* Prompt
How many lines in the items below contain the word "millimetres"? Reply with the number alone.

---------- Listed entries

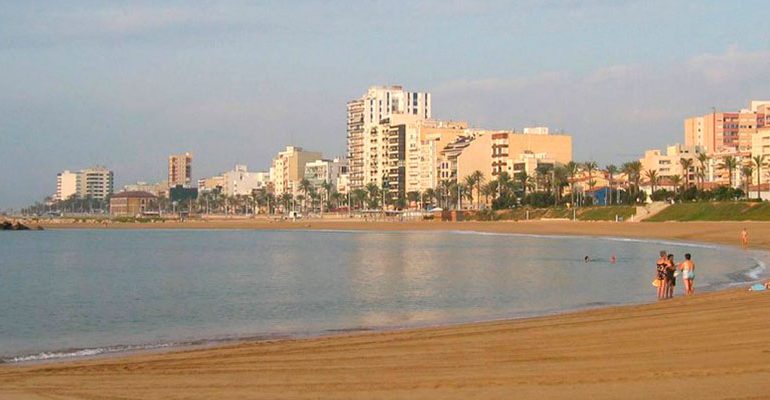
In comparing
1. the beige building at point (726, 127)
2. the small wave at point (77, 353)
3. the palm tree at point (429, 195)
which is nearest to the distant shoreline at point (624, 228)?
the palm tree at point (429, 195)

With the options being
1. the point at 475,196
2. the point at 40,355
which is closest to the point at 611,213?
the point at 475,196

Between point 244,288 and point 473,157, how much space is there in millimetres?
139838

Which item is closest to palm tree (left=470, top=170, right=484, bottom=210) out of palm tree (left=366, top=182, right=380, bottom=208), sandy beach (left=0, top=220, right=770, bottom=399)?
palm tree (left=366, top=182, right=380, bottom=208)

--------------------
---------- Listed entries

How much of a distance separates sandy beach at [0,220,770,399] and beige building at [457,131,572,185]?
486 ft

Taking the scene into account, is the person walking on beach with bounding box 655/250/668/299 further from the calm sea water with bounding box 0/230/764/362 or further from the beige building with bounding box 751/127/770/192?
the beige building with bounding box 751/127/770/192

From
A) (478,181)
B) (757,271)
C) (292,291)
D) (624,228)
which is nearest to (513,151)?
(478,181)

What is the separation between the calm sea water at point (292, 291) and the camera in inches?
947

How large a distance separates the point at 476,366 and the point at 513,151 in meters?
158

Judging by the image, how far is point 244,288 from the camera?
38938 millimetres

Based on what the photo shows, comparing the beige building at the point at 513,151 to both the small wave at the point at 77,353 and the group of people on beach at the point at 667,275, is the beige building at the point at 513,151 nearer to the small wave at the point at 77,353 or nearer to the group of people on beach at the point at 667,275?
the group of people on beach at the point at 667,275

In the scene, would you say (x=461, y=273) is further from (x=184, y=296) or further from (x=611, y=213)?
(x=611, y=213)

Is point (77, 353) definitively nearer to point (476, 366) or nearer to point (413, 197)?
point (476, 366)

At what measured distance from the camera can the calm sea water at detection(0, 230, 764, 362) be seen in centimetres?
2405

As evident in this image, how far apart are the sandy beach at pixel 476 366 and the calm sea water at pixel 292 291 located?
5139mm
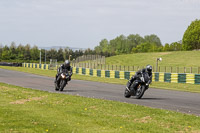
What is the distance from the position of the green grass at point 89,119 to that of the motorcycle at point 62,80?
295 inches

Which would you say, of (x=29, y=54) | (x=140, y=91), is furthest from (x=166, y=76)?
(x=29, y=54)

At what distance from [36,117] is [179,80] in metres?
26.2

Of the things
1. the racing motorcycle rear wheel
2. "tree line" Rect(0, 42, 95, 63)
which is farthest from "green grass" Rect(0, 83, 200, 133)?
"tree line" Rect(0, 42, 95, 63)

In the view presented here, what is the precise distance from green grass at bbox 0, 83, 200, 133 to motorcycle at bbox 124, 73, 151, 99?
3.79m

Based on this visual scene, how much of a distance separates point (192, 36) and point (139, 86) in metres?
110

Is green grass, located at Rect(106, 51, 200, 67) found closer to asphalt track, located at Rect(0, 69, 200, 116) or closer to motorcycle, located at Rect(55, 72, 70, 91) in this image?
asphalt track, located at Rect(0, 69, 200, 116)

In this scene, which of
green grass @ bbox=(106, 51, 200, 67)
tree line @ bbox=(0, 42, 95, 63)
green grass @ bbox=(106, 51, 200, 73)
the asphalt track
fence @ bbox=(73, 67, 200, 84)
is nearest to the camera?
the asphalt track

--------------------

* Response for this exercise
2